Ein starker Wind war aufgekommen. Eine plötzliche Böe erfasste die schwere Harley, die Darrol nach dem Sturz mühsam wieder aufgestellt hatte, und ließ sie bedrohlich wanken. Er stemmte sich erschrocken dagegen. Der tiefe Kratzer im Lack der Maschine schmerzte ihn mehr als sein blutendes Bein, mehr als seine pochende Schläfe oder der geprellte Arm. Alles war so wahnsinnig schnell gegangen: Ein kurzer Moment der Unachtsamkeit, ein dicker Stein auf dem Asphalt, ein Sand verwehter Straßengraben …
Darrol stieg ächzend zurück auf sein Motorrad. Er spürte, wie sich hinter seiner Stirn ein dumpfes Grollen auszubreiten begann. Doch jetzt war ganz sicher nicht der passende Augenblick für Wehleidigkeit. Der angekündigte Sturm näherte sich mit riesigen Schritten, der Sand wirbelte bereits in wütenden Wolken um ihn herum, und Darrol hatte durch den Unfall kostbare Zeit verloren.

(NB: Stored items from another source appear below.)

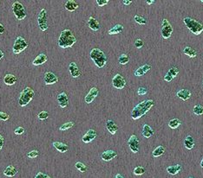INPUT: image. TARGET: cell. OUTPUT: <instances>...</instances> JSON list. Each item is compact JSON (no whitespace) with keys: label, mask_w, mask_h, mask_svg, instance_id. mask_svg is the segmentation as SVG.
Returning <instances> with one entry per match:
<instances>
[{"label":"cell","mask_w":203,"mask_h":178,"mask_svg":"<svg viewBox=\"0 0 203 178\" xmlns=\"http://www.w3.org/2000/svg\"><path fill=\"white\" fill-rule=\"evenodd\" d=\"M143 45H144L143 40L140 39V38L135 40V42H134V47H135L136 49H141V48L143 47Z\"/></svg>","instance_id":"43"},{"label":"cell","mask_w":203,"mask_h":178,"mask_svg":"<svg viewBox=\"0 0 203 178\" xmlns=\"http://www.w3.org/2000/svg\"><path fill=\"white\" fill-rule=\"evenodd\" d=\"M173 33V27L170 23L167 21L166 18H164L162 23V29H161V34L164 39H168Z\"/></svg>","instance_id":"8"},{"label":"cell","mask_w":203,"mask_h":178,"mask_svg":"<svg viewBox=\"0 0 203 178\" xmlns=\"http://www.w3.org/2000/svg\"><path fill=\"white\" fill-rule=\"evenodd\" d=\"M118 61H119L120 64L126 65L129 61V57L127 54H122L118 58Z\"/></svg>","instance_id":"34"},{"label":"cell","mask_w":203,"mask_h":178,"mask_svg":"<svg viewBox=\"0 0 203 178\" xmlns=\"http://www.w3.org/2000/svg\"><path fill=\"white\" fill-rule=\"evenodd\" d=\"M4 139L3 136L0 134V150H2V148L4 147Z\"/></svg>","instance_id":"50"},{"label":"cell","mask_w":203,"mask_h":178,"mask_svg":"<svg viewBox=\"0 0 203 178\" xmlns=\"http://www.w3.org/2000/svg\"><path fill=\"white\" fill-rule=\"evenodd\" d=\"M98 93H99V90L96 87H92V88L90 90V92L88 93V94L85 96V102L87 104H91L92 103L94 100L97 97Z\"/></svg>","instance_id":"13"},{"label":"cell","mask_w":203,"mask_h":178,"mask_svg":"<svg viewBox=\"0 0 203 178\" xmlns=\"http://www.w3.org/2000/svg\"><path fill=\"white\" fill-rule=\"evenodd\" d=\"M10 119V115L3 112H0V120H3V121H7Z\"/></svg>","instance_id":"44"},{"label":"cell","mask_w":203,"mask_h":178,"mask_svg":"<svg viewBox=\"0 0 203 178\" xmlns=\"http://www.w3.org/2000/svg\"><path fill=\"white\" fill-rule=\"evenodd\" d=\"M27 47H28V43L25 40V38L22 37V36H18L17 39L15 40L14 45H13V48H12L13 53L15 55L20 54L25 49H27Z\"/></svg>","instance_id":"7"},{"label":"cell","mask_w":203,"mask_h":178,"mask_svg":"<svg viewBox=\"0 0 203 178\" xmlns=\"http://www.w3.org/2000/svg\"><path fill=\"white\" fill-rule=\"evenodd\" d=\"M155 2H156L155 0H147V1H146V3H147L148 4H154Z\"/></svg>","instance_id":"53"},{"label":"cell","mask_w":203,"mask_h":178,"mask_svg":"<svg viewBox=\"0 0 203 178\" xmlns=\"http://www.w3.org/2000/svg\"><path fill=\"white\" fill-rule=\"evenodd\" d=\"M38 156H39V151L36 150H30V152L27 153V157H29V158H36Z\"/></svg>","instance_id":"41"},{"label":"cell","mask_w":203,"mask_h":178,"mask_svg":"<svg viewBox=\"0 0 203 178\" xmlns=\"http://www.w3.org/2000/svg\"><path fill=\"white\" fill-rule=\"evenodd\" d=\"M75 167H76V170H79L80 172H82V173L86 172L88 170L87 166L84 164H83L82 162H76V164H75Z\"/></svg>","instance_id":"35"},{"label":"cell","mask_w":203,"mask_h":178,"mask_svg":"<svg viewBox=\"0 0 203 178\" xmlns=\"http://www.w3.org/2000/svg\"><path fill=\"white\" fill-rule=\"evenodd\" d=\"M76 43V39L70 29H63L58 38V46L62 49H67Z\"/></svg>","instance_id":"2"},{"label":"cell","mask_w":203,"mask_h":178,"mask_svg":"<svg viewBox=\"0 0 203 178\" xmlns=\"http://www.w3.org/2000/svg\"><path fill=\"white\" fill-rule=\"evenodd\" d=\"M167 73H168L173 78H175L178 75V74H179V69H178L177 67H172V68L168 70Z\"/></svg>","instance_id":"40"},{"label":"cell","mask_w":203,"mask_h":178,"mask_svg":"<svg viewBox=\"0 0 203 178\" xmlns=\"http://www.w3.org/2000/svg\"><path fill=\"white\" fill-rule=\"evenodd\" d=\"M128 144L133 153H138L140 150V141L135 135H131L128 140Z\"/></svg>","instance_id":"10"},{"label":"cell","mask_w":203,"mask_h":178,"mask_svg":"<svg viewBox=\"0 0 203 178\" xmlns=\"http://www.w3.org/2000/svg\"><path fill=\"white\" fill-rule=\"evenodd\" d=\"M176 95H177L178 98H180L181 100L186 101V100L190 99V97H191V92L189 91V89H181V90H179L177 93H176Z\"/></svg>","instance_id":"18"},{"label":"cell","mask_w":203,"mask_h":178,"mask_svg":"<svg viewBox=\"0 0 203 178\" xmlns=\"http://www.w3.org/2000/svg\"><path fill=\"white\" fill-rule=\"evenodd\" d=\"M4 52H3V51H2V50H0V60H1V59H2V58H3V57H4Z\"/></svg>","instance_id":"54"},{"label":"cell","mask_w":203,"mask_h":178,"mask_svg":"<svg viewBox=\"0 0 203 178\" xmlns=\"http://www.w3.org/2000/svg\"><path fill=\"white\" fill-rule=\"evenodd\" d=\"M12 11H13V14L18 20H24L27 16L25 9L19 1H15L12 4Z\"/></svg>","instance_id":"6"},{"label":"cell","mask_w":203,"mask_h":178,"mask_svg":"<svg viewBox=\"0 0 203 178\" xmlns=\"http://www.w3.org/2000/svg\"><path fill=\"white\" fill-rule=\"evenodd\" d=\"M58 81V77L52 72H47L44 75V82L46 85H52Z\"/></svg>","instance_id":"15"},{"label":"cell","mask_w":203,"mask_h":178,"mask_svg":"<svg viewBox=\"0 0 203 178\" xmlns=\"http://www.w3.org/2000/svg\"><path fill=\"white\" fill-rule=\"evenodd\" d=\"M151 69V66L149 64H145L143 66H141L139 68H137L135 71H134V75L135 76H142L144 75L146 73H148V71H149Z\"/></svg>","instance_id":"22"},{"label":"cell","mask_w":203,"mask_h":178,"mask_svg":"<svg viewBox=\"0 0 203 178\" xmlns=\"http://www.w3.org/2000/svg\"><path fill=\"white\" fill-rule=\"evenodd\" d=\"M181 124H182V122L179 118H173L168 121V126L171 129H177Z\"/></svg>","instance_id":"33"},{"label":"cell","mask_w":203,"mask_h":178,"mask_svg":"<svg viewBox=\"0 0 203 178\" xmlns=\"http://www.w3.org/2000/svg\"><path fill=\"white\" fill-rule=\"evenodd\" d=\"M193 112L197 116H200V115L203 114V107L201 105H196V106L194 107Z\"/></svg>","instance_id":"36"},{"label":"cell","mask_w":203,"mask_h":178,"mask_svg":"<svg viewBox=\"0 0 203 178\" xmlns=\"http://www.w3.org/2000/svg\"><path fill=\"white\" fill-rule=\"evenodd\" d=\"M116 156H117V153H116L115 150H105L103 153L102 154L101 158L103 161H105V162H109V161L114 159L115 157H116Z\"/></svg>","instance_id":"16"},{"label":"cell","mask_w":203,"mask_h":178,"mask_svg":"<svg viewBox=\"0 0 203 178\" xmlns=\"http://www.w3.org/2000/svg\"><path fill=\"white\" fill-rule=\"evenodd\" d=\"M4 84H6L7 86L14 85L17 82V77L12 74H8L4 77Z\"/></svg>","instance_id":"28"},{"label":"cell","mask_w":203,"mask_h":178,"mask_svg":"<svg viewBox=\"0 0 203 178\" xmlns=\"http://www.w3.org/2000/svg\"><path fill=\"white\" fill-rule=\"evenodd\" d=\"M112 85L116 89H123L126 86V81L123 75L120 74L116 75L112 79Z\"/></svg>","instance_id":"11"},{"label":"cell","mask_w":203,"mask_h":178,"mask_svg":"<svg viewBox=\"0 0 203 178\" xmlns=\"http://www.w3.org/2000/svg\"><path fill=\"white\" fill-rule=\"evenodd\" d=\"M109 0H96V4L98 6H104L106 4H108Z\"/></svg>","instance_id":"47"},{"label":"cell","mask_w":203,"mask_h":178,"mask_svg":"<svg viewBox=\"0 0 203 178\" xmlns=\"http://www.w3.org/2000/svg\"><path fill=\"white\" fill-rule=\"evenodd\" d=\"M74 126V123L72 121H69L67 122V123H64L63 125H62L60 127H59V130L60 131H67V130H69L71 127Z\"/></svg>","instance_id":"39"},{"label":"cell","mask_w":203,"mask_h":178,"mask_svg":"<svg viewBox=\"0 0 203 178\" xmlns=\"http://www.w3.org/2000/svg\"><path fill=\"white\" fill-rule=\"evenodd\" d=\"M24 132H25V128L22 126H19L18 128H16L14 131V133L16 135H22Z\"/></svg>","instance_id":"46"},{"label":"cell","mask_w":203,"mask_h":178,"mask_svg":"<svg viewBox=\"0 0 203 178\" xmlns=\"http://www.w3.org/2000/svg\"><path fill=\"white\" fill-rule=\"evenodd\" d=\"M17 173H18V170L13 165H9L4 170V175L7 177H13L17 175Z\"/></svg>","instance_id":"26"},{"label":"cell","mask_w":203,"mask_h":178,"mask_svg":"<svg viewBox=\"0 0 203 178\" xmlns=\"http://www.w3.org/2000/svg\"><path fill=\"white\" fill-rule=\"evenodd\" d=\"M181 169H182V167H181V164H175V165L168 166L167 168V171L168 174L174 175H177L181 170Z\"/></svg>","instance_id":"27"},{"label":"cell","mask_w":203,"mask_h":178,"mask_svg":"<svg viewBox=\"0 0 203 178\" xmlns=\"http://www.w3.org/2000/svg\"><path fill=\"white\" fill-rule=\"evenodd\" d=\"M137 93L138 95H145L148 93V90L145 88V87H139L137 90Z\"/></svg>","instance_id":"45"},{"label":"cell","mask_w":203,"mask_h":178,"mask_svg":"<svg viewBox=\"0 0 203 178\" xmlns=\"http://www.w3.org/2000/svg\"><path fill=\"white\" fill-rule=\"evenodd\" d=\"M123 4L124 5H129V4H132V1H131V0H123Z\"/></svg>","instance_id":"52"},{"label":"cell","mask_w":203,"mask_h":178,"mask_svg":"<svg viewBox=\"0 0 203 178\" xmlns=\"http://www.w3.org/2000/svg\"><path fill=\"white\" fill-rule=\"evenodd\" d=\"M5 31V29H4V26L1 23H0V34H3Z\"/></svg>","instance_id":"51"},{"label":"cell","mask_w":203,"mask_h":178,"mask_svg":"<svg viewBox=\"0 0 203 178\" xmlns=\"http://www.w3.org/2000/svg\"><path fill=\"white\" fill-rule=\"evenodd\" d=\"M183 53L185 54L186 55L191 57V58H195L197 55V51L195 49H193L191 47L187 46L183 49Z\"/></svg>","instance_id":"30"},{"label":"cell","mask_w":203,"mask_h":178,"mask_svg":"<svg viewBox=\"0 0 203 178\" xmlns=\"http://www.w3.org/2000/svg\"><path fill=\"white\" fill-rule=\"evenodd\" d=\"M90 56L97 68H103L107 64V61H107V56H106L105 54L103 53V51H102L99 49H96V48L92 49L91 53H90Z\"/></svg>","instance_id":"3"},{"label":"cell","mask_w":203,"mask_h":178,"mask_svg":"<svg viewBox=\"0 0 203 178\" xmlns=\"http://www.w3.org/2000/svg\"><path fill=\"white\" fill-rule=\"evenodd\" d=\"M64 7H65V9L68 11L72 12V11H75L77 8L79 7V4H77L76 1H74V0H68V1H66Z\"/></svg>","instance_id":"23"},{"label":"cell","mask_w":203,"mask_h":178,"mask_svg":"<svg viewBox=\"0 0 203 178\" xmlns=\"http://www.w3.org/2000/svg\"><path fill=\"white\" fill-rule=\"evenodd\" d=\"M106 128H107V130H108L112 135L116 134V132L118 131V126H117V125H116V123L113 121V120H110V119L107 120V122H106Z\"/></svg>","instance_id":"21"},{"label":"cell","mask_w":203,"mask_h":178,"mask_svg":"<svg viewBox=\"0 0 203 178\" xmlns=\"http://www.w3.org/2000/svg\"><path fill=\"white\" fill-rule=\"evenodd\" d=\"M96 135H97V133H96V132L95 131L94 129H90V130H88V132L84 134L82 140H83V142L85 143V144H89V143L92 142V141L96 138Z\"/></svg>","instance_id":"12"},{"label":"cell","mask_w":203,"mask_h":178,"mask_svg":"<svg viewBox=\"0 0 203 178\" xmlns=\"http://www.w3.org/2000/svg\"><path fill=\"white\" fill-rule=\"evenodd\" d=\"M183 23L194 35L198 36L203 32V24L201 22L188 17V18H183Z\"/></svg>","instance_id":"4"},{"label":"cell","mask_w":203,"mask_h":178,"mask_svg":"<svg viewBox=\"0 0 203 178\" xmlns=\"http://www.w3.org/2000/svg\"><path fill=\"white\" fill-rule=\"evenodd\" d=\"M189 178H194V177H192V176H190V177H189Z\"/></svg>","instance_id":"57"},{"label":"cell","mask_w":203,"mask_h":178,"mask_svg":"<svg viewBox=\"0 0 203 178\" xmlns=\"http://www.w3.org/2000/svg\"><path fill=\"white\" fill-rule=\"evenodd\" d=\"M34 95H35V92L31 87H25L20 93L18 103L21 107H25L33 100Z\"/></svg>","instance_id":"5"},{"label":"cell","mask_w":203,"mask_h":178,"mask_svg":"<svg viewBox=\"0 0 203 178\" xmlns=\"http://www.w3.org/2000/svg\"><path fill=\"white\" fill-rule=\"evenodd\" d=\"M165 153V148L164 146L159 145L156 147L155 150H153V157H159L161 156H162Z\"/></svg>","instance_id":"32"},{"label":"cell","mask_w":203,"mask_h":178,"mask_svg":"<svg viewBox=\"0 0 203 178\" xmlns=\"http://www.w3.org/2000/svg\"><path fill=\"white\" fill-rule=\"evenodd\" d=\"M47 60L48 57L45 54H39V55L34 59L32 64L34 65V66H40V65L45 63V62L47 61Z\"/></svg>","instance_id":"19"},{"label":"cell","mask_w":203,"mask_h":178,"mask_svg":"<svg viewBox=\"0 0 203 178\" xmlns=\"http://www.w3.org/2000/svg\"><path fill=\"white\" fill-rule=\"evenodd\" d=\"M123 31V26L122 24H116L109 30V35H116Z\"/></svg>","instance_id":"31"},{"label":"cell","mask_w":203,"mask_h":178,"mask_svg":"<svg viewBox=\"0 0 203 178\" xmlns=\"http://www.w3.org/2000/svg\"><path fill=\"white\" fill-rule=\"evenodd\" d=\"M201 2H202V3H203V0H202V1H201Z\"/></svg>","instance_id":"58"},{"label":"cell","mask_w":203,"mask_h":178,"mask_svg":"<svg viewBox=\"0 0 203 178\" xmlns=\"http://www.w3.org/2000/svg\"><path fill=\"white\" fill-rule=\"evenodd\" d=\"M115 178H124V176H123V175L117 174L116 175V176H115Z\"/></svg>","instance_id":"55"},{"label":"cell","mask_w":203,"mask_h":178,"mask_svg":"<svg viewBox=\"0 0 203 178\" xmlns=\"http://www.w3.org/2000/svg\"><path fill=\"white\" fill-rule=\"evenodd\" d=\"M200 167L203 168V158L202 160H201V162H200Z\"/></svg>","instance_id":"56"},{"label":"cell","mask_w":203,"mask_h":178,"mask_svg":"<svg viewBox=\"0 0 203 178\" xmlns=\"http://www.w3.org/2000/svg\"><path fill=\"white\" fill-rule=\"evenodd\" d=\"M173 77H172V76H171L170 75H169V74H168V73H167V74H166V75H165V76H164V81H167V82H170V81H173Z\"/></svg>","instance_id":"49"},{"label":"cell","mask_w":203,"mask_h":178,"mask_svg":"<svg viewBox=\"0 0 203 178\" xmlns=\"http://www.w3.org/2000/svg\"><path fill=\"white\" fill-rule=\"evenodd\" d=\"M155 106V101L153 100H146L137 104L131 112V118L134 120H137L143 117L153 107Z\"/></svg>","instance_id":"1"},{"label":"cell","mask_w":203,"mask_h":178,"mask_svg":"<svg viewBox=\"0 0 203 178\" xmlns=\"http://www.w3.org/2000/svg\"><path fill=\"white\" fill-rule=\"evenodd\" d=\"M34 178H51V176L44 173H42V172H38Z\"/></svg>","instance_id":"48"},{"label":"cell","mask_w":203,"mask_h":178,"mask_svg":"<svg viewBox=\"0 0 203 178\" xmlns=\"http://www.w3.org/2000/svg\"><path fill=\"white\" fill-rule=\"evenodd\" d=\"M37 117H38V118H39L40 120H45V119H47L48 117H49V113H48L47 112H45V111H42L41 113H38Z\"/></svg>","instance_id":"42"},{"label":"cell","mask_w":203,"mask_h":178,"mask_svg":"<svg viewBox=\"0 0 203 178\" xmlns=\"http://www.w3.org/2000/svg\"><path fill=\"white\" fill-rule=\"evenodd\" d=\"M134 21L137 23L138 24L141 25H145L147 24V20L143 17H141V16H138V15H135L134 17Z\"/></svg>","instance_id":"38"},{"label":"cell","mask_w":203,"mask_h":178,"mask_svg":"<svg viewBox=\"0 0 203 178\" xmlns=\"http://www.w3.org/2000/svg\"><path fill=\"white\" fill-rule=\"evenodd\" d=\"M133 173L135 175H143L145 173V169H144V167H142V166H136L134 169Z\"/></svg>","instance_id":"37"},{"label":"cell","mask_w":203,"mask_h":178,"mask_svg":"<svg viewBox=\"0 0 203 178\" xmlns=\"http://www.w3.org/2000/svg\"><path fill=\"white\" fill-rule=\"evenodd\" d=\"M53 146L55 147V149L58 150L61 153H64L67 150H69V146L67 145L66 144H63L62 142H54L53 143Z\"/></svg>","instance_id":"25"},{"label":"cell","mask_w":203,"mask_h":178,"mask_svg":"<svg viewBox=\"0 0 203 178\" xmlns=\"http://www.w3.org/2000/svg\"><path fill=\"white\" fill-rule=\"evenodd\" d=\"M141 134L146 139H149V138H151L154 135V131L151 128V126H149V125L145 124V125H143V127H142Z\"/></svg>","instance_id":"24"},{"label":"cell","mask_w":203,"mask_h":178,"mask_svg":"<svg viewBox=\"0 0 203 178\" xmlns=\"http://www.w3.org/2000/svg\"><path fill=\"white\" fill-rule=\"evenodd\" d=\"M57 100H58V102L59 104L60 107L65 108V107H68V105H69V98H68V95H67L66 93L63 92V93H59L58 95Z\"/></svg>","instance_id":"14"},{"label":"cell","mask_w":203,"mask_h":178,"mask_svg":"<svg viewBox=\"0 0 203 178\" xmlns=\"http://www.w3.org/2000/svg\"><path fill=\"white\" fill-rule=\"evenodd\" d=\"M37 23H38V26L42 31H45L48 29L47 12L45 9H42L39 12L38 17H37Z\"/></svg>","instance_id":"9"},{"label":"cell","mask_w":203,"mask_h":178,"mask_svg":"<svg viewBox=\"0 0 203 178\" xmlns=\"http://www.w3.org/2000/svg\"><path fill=\"white\" fill-rule=\"evenodd\" d=\"M88 25L94 31H97V30L100 29V24H99V22L96 18H93V17H90L89 20H88Z\"/></svg>","instance_id":"20"},{"label":"cell","mask_w":203,"mask_h":178,"mask_svg":"<svg viewBox=\"0 0 203 178\" xmlns=\"http://www.w3.org/2000/svg\"><path fill=\"white\" fill-rule=\"evenodd\" d=\"M69 71L73 78H77L81 75V71L76 62H70L69 65Z\"/></svg>","instance_id":"17"},{"label":"cell","mask_w":203,"mask_h":178,"mask_svg":"<svg viewBox=\"0 0 203 178\" xmlns=\"http://www.w3.org/2000/svg\"><path fill=\"white\" fill-rule=\"evenodd\" d=\"M184 146H185L186 149L188 150H192L195 146V139H193L192 136H187L186 137L185 140H184Z\"/></svg>","instance_id":"29"}]
</instances>
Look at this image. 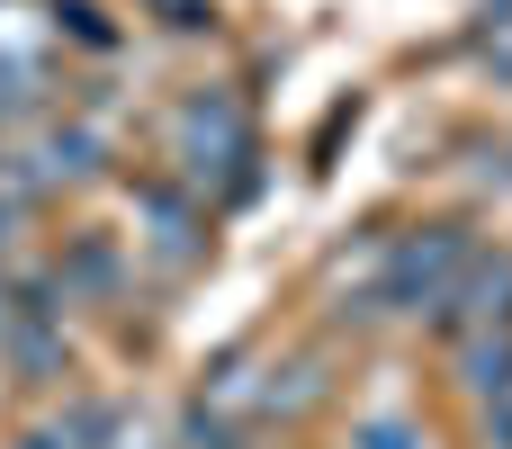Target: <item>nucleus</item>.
<instances>
[{
  "label": "nucleus",
  "instance_id": "nucleus-2",
  "mask_svg": "<svg viewBox=\"0 0 512 449\" xmlns=\"http://www.w3.org/2000/svg\"><path fill=\"white\" fill-rule=\"evenodd\" d=\"M45 9H54V27H63L72 45H90V54H108V45H117V27H108L90 0H45Z\"/></svg>",
  "mask_w": 512,
  "mask_h": 449
},
{
  "label": "nucleus",
  "instance_id": "nucleus-3",
  "mask_svg": "<svg viewBox=\"0 0 512 449\" xmlns=\"http://www.w3.org/2000/svg\"><path fill=\"white\" fill-rule=\"evenodd\" d=\"M180 441H189V449H243V432H234L225 414H207V405H198V414L180 423Z\"/></svg>",
  "mask_w": 512,
  "mask_h": 449
},
{
  "label": "nucleus",
  "instance_id": "nucleus-7",
  "mask_svg": "<svg viewBox=\"0 0 512 449\" xmlns=\"http://www.w3.org/2000/svg\"><path fill=\"white\" fill-rule=\"evenodd\" d=\"M0 333H9V297H0Z\"/></svg>",
  "mask_w": 512,
  "mask_h": 449
},
{
  "label": "nucleus",
  "instance_id": "nucleus-5",
  "mask_svg": "<svg viewBox=\"0 0 512 449\" xmlns=\"http://www.w3.org/2000/svg\"><path fill=\"white\" fill-rule=\"evenodd\" d=\"M27 449H72V441H63V432H54V441H27Z\"/></svg>",
  "mask_w": 512,
  "mask_h": 449
},
{
  "label": "nucleus",
  "instance_id": "nucleus-6",
  "mask_svg": "<svg viewBox=\"0 0 512 449\" xmlns=\"http://www.w3.org/2000/svg\"><path fill=\"white\" fill-rule=\"evenodd\" d=\"M0 243H9V207H0Z\"/></svg>",
  "mask_w": 512,
  "mask_h": 449
},
{
  "label": "nucleus",
  "instance_id": "nucleus-4",
  "mask_svg": "<svg viewBox=\"0 0 512 449\" xmlns=\"http://www.w3.org/2000/svg\"><path fill=\"white\" fill-rule=\"evenodd\" d=\"M495 441H512V396H504V405H495Z\"/></svg>",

Er zog hastig die Motorradbrille und den Baumwollschal übers Gesicht und sah sich prüfend um. Wenn er den Sturm nicht ungeschützt im Freien verbringen wollte, musste er jetzt handeln. Die peitschenartigen Böen legten die Vermutung nahe, dass die Wut des Windes heute besonders groß war, und eine weitere schmerzhafte Erfahrung, nämlich die, diesen Zorn hier mitten im Herzen des Sandsturms zu erleben, wollte Darrol sich nach Möglichkeit ersparen.
Er sah wieder zu dem riesigen Bauwerk hinüber. Es gab keinen Zweifel, das Gebäude war tatsächlich da, solide und standhaft und von monumentalen Ausmaßen. Ein gewaltiger Betonklotz mitten in der Wüste. Darrol ließ den Motor der Harley aufheulen und steuerte entschlossen darauf zu.
Während der Fahrt rechnete er jeden Augenblick mit einer Stimme aus dem Megaphon, die ihm befahl, sofort zu stoppen. Er war fest davon überzeugt, von irgendwelchen zuvor verborgenen Wachen aufgehalten zu werden, zumindest an einen Zaun zu gelangen, den er aus der Ferne nicht gesehen hatte. Doch nichts von alledem geschah. Er konnte ungehindert bis zur rechten Kopfseite des Gebäudes heranfahren. Die Sand geschwängerten Windböen nahmen immer weiter zu.
Darrol sah an den gewaltigen, von Wind und Sand glatt geschmirgelten Wänden des Gebäudes empor – keine Fenster und Türen, nichts. Er gab wieder Gas und fuhr bis zur Rückseite. Auch hier, soweit er sehen konnte kein Eingang, keine Fenster. Die ockerfarbenen, ebenen Mauern waren ohne jegliche Einbuchtungen.